The tower they built, which has been used in Rotterdam, Beijing, Tianjin and Dalian, sucks up 30,000 cubic meters of polluted air per hour, cleans it at the nano level — the PM2.5, PM10 particles — and then releases the clean air back into the city. (The tower is powered by solar energy.)
It’s incredibly effective: the air around the tower is 55 to 75 percent cleaner than the rest of the city.
But after the gnarly, sooty particles are filtered out of the air, they don’t just disappear — they need somewhere to go.
“We had buckets of this disgusting material in our studio,” says Roosegaarde.
His team was planning to throw it out when they had a eureka moment — 42 percent of the particles they collected are made of carbon, they realized. And what do you get when you compress carbon?
You get diamonds, of course.
The smog particles filtered by the tower are compressed for 30 minutes and turned into dark, boxy gems. The diamonds are then used for rings and cufflinks, each representing 1,000 cubic meters of pollution.
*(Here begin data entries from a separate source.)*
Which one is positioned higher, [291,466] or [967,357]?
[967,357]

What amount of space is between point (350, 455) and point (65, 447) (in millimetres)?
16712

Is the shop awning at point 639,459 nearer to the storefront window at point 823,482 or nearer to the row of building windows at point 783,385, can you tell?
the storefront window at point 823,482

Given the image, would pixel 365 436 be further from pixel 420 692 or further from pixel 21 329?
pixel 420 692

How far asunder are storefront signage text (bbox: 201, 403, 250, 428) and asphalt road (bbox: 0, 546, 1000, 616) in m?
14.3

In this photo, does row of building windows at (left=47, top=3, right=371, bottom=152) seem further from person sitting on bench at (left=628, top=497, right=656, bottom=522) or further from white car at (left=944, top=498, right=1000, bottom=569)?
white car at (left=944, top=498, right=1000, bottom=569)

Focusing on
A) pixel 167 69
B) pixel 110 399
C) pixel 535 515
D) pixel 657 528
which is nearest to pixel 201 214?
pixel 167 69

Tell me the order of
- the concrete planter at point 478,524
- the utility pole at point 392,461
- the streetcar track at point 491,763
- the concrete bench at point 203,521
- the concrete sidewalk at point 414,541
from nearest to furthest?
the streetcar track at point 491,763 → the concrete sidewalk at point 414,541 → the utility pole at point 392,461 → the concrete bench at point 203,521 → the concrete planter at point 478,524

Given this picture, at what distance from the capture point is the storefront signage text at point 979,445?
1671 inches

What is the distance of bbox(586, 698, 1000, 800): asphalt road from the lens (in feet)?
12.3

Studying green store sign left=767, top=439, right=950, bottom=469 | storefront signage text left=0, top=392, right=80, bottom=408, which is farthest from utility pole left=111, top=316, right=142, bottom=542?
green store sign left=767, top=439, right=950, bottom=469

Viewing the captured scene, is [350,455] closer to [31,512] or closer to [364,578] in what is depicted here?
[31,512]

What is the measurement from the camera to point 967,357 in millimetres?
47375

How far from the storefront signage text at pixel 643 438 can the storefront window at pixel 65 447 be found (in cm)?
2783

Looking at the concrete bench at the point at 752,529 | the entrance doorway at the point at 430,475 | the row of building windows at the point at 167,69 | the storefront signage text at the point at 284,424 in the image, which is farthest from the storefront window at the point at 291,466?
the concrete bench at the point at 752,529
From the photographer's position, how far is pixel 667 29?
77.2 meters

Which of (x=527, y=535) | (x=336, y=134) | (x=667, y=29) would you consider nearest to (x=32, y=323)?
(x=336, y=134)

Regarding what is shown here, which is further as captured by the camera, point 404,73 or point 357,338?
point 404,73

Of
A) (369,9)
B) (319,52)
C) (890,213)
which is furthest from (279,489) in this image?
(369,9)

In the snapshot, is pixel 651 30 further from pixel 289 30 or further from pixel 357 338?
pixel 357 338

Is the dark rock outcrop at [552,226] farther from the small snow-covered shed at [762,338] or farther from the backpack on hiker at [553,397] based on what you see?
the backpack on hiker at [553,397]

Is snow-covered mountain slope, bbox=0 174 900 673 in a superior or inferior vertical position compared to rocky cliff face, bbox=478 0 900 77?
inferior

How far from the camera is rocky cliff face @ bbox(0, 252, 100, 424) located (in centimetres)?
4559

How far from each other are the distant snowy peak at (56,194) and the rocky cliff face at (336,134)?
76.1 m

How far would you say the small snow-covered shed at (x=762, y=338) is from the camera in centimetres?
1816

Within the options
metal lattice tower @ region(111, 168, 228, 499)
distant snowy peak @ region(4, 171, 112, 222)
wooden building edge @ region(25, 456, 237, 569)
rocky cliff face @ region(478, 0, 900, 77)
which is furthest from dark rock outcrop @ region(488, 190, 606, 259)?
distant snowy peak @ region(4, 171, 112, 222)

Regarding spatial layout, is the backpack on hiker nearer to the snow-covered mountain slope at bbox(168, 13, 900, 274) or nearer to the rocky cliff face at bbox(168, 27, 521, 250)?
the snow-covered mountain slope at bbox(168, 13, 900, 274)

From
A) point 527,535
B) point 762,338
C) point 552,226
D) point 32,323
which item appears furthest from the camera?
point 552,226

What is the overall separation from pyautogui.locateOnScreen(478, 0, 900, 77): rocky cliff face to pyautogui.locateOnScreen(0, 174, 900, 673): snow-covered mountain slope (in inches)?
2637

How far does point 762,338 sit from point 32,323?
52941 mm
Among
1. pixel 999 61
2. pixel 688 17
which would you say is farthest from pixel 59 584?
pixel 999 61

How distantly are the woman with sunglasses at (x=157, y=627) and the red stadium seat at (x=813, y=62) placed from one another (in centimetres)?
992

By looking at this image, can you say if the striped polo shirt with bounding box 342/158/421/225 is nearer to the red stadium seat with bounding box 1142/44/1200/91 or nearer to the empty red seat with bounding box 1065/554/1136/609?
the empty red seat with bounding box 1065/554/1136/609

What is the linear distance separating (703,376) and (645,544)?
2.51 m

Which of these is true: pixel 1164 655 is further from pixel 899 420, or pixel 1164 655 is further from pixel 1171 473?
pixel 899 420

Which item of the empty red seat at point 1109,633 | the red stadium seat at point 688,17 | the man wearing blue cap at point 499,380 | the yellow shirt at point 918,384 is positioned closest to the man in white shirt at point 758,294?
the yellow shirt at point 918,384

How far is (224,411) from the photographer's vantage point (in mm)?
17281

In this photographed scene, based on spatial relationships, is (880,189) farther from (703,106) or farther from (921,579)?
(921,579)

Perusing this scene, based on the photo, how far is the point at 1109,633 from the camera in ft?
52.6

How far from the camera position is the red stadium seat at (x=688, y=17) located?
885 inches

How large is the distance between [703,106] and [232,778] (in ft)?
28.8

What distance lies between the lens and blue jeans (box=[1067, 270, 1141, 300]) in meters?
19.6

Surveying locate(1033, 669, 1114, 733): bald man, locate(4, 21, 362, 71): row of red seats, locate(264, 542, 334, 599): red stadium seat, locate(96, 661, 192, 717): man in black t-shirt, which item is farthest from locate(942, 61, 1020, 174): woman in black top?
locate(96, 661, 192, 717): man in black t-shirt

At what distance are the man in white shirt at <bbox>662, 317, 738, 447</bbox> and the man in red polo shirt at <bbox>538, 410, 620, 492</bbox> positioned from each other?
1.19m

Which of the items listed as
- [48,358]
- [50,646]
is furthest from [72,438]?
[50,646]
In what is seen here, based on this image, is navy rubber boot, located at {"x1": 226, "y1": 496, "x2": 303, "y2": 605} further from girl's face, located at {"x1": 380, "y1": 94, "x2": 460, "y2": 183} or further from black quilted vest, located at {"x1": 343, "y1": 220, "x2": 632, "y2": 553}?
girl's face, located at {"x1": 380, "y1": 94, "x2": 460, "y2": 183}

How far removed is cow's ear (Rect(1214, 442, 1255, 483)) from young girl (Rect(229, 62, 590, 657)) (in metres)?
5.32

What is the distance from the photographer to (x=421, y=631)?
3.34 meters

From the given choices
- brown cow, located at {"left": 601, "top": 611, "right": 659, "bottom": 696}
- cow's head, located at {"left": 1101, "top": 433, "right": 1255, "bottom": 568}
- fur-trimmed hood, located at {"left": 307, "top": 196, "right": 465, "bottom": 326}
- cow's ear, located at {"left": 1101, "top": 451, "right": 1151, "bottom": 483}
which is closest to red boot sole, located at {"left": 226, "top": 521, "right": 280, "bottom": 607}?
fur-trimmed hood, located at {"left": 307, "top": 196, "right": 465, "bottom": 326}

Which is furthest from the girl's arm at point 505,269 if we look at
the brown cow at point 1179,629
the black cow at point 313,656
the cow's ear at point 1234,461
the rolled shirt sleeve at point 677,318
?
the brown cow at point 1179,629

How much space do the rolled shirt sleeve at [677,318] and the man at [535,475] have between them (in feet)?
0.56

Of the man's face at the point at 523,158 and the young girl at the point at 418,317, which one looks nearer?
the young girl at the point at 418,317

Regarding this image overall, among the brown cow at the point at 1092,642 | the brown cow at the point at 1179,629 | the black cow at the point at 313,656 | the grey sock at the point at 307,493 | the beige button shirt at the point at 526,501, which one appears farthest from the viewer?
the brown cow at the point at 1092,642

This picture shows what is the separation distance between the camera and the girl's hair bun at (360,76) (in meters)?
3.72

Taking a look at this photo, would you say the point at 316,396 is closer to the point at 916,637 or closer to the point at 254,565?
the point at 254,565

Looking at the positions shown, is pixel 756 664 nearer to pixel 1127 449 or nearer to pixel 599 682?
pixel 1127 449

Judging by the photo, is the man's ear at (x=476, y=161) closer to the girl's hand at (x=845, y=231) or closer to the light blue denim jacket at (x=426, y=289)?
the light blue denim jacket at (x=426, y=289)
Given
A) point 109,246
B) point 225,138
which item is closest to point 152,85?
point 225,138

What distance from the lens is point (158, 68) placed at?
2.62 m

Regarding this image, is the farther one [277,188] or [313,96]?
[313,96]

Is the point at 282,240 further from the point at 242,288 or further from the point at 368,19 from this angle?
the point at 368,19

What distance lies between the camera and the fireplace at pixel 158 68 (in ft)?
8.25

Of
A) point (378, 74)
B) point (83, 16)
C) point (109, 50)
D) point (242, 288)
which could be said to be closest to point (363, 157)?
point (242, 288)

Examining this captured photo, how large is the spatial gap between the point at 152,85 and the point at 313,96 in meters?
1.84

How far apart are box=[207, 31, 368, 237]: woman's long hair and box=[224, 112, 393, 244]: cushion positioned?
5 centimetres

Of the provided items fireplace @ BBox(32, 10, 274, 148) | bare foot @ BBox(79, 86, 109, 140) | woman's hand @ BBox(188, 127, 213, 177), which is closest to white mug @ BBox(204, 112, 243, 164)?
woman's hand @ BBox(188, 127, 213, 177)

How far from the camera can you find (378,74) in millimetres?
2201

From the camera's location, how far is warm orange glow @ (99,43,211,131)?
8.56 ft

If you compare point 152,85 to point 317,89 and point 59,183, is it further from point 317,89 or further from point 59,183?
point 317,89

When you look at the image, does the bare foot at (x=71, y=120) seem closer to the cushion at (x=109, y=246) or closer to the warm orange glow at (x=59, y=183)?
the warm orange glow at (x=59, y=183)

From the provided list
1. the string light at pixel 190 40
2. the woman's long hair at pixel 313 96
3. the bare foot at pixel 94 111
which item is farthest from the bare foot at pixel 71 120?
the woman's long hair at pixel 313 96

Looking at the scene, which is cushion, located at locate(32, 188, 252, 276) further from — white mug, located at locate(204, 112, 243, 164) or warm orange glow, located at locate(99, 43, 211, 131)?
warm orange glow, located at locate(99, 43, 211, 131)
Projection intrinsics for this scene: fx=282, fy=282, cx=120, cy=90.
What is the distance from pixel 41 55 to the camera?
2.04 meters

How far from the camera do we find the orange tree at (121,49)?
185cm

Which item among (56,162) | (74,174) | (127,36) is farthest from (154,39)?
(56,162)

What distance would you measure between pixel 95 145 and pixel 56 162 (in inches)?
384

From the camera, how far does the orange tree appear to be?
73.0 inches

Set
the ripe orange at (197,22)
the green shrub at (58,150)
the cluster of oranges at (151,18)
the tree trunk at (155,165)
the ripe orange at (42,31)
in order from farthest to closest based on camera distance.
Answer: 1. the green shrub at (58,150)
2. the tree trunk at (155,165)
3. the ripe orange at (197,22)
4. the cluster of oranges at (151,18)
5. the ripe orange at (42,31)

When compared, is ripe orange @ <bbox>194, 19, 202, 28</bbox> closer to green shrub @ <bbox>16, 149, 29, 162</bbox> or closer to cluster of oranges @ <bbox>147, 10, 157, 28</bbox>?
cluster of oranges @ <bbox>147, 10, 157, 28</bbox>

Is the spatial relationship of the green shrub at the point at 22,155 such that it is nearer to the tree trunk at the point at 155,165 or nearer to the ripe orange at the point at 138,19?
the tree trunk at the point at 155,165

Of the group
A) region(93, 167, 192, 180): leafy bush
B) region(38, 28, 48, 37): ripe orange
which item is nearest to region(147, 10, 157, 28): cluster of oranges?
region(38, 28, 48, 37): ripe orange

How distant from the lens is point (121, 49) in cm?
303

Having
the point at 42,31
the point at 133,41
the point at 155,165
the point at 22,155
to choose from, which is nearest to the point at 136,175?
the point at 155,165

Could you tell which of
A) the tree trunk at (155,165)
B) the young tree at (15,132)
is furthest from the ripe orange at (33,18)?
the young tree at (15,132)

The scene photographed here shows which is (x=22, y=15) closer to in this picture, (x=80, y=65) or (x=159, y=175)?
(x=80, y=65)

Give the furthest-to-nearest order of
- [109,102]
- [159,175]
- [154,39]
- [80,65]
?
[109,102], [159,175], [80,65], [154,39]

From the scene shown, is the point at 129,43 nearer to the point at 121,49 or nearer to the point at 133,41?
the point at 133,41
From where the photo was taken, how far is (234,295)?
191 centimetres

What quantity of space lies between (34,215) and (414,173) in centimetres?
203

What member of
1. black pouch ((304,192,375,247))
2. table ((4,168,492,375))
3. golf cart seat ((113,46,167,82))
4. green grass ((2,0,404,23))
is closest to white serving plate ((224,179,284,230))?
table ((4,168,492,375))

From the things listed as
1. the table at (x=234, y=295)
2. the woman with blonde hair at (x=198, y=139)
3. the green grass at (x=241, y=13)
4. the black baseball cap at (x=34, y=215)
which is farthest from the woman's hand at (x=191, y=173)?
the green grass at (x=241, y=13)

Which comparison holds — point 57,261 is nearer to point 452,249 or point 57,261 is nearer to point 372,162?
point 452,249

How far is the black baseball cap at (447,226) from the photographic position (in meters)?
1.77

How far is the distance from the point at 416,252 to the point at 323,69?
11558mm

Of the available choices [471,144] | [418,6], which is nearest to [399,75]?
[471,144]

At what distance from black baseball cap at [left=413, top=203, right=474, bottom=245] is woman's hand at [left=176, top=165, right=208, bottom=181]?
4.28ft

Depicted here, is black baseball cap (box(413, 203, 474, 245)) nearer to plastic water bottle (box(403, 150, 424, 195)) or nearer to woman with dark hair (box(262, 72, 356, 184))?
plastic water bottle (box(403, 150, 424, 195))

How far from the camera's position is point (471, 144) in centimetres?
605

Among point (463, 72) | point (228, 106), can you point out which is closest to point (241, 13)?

Roosegaarde says a couple even used a smog ring as an engagement ring.
They’re the ultimate waste-to-wonder conversion: toxic pollution transformed into gemstones.
But Beijing isn’t the only polluted city out there. Roosegaarde is headed to India next. He plans to build Smog Free Towers across the nation to help Delhi and other municipalities turn their dirty air into objects to treasure.
He’s also partnering with NGOs, governments, students and tech companies to come up with other solutions to help reduce air pollution in our cities.
“It’s all about connecting new technology with creative thinking,” says Roosegaarde. “If you start thinking about that, there is so much you can imagine, so much more you can do.”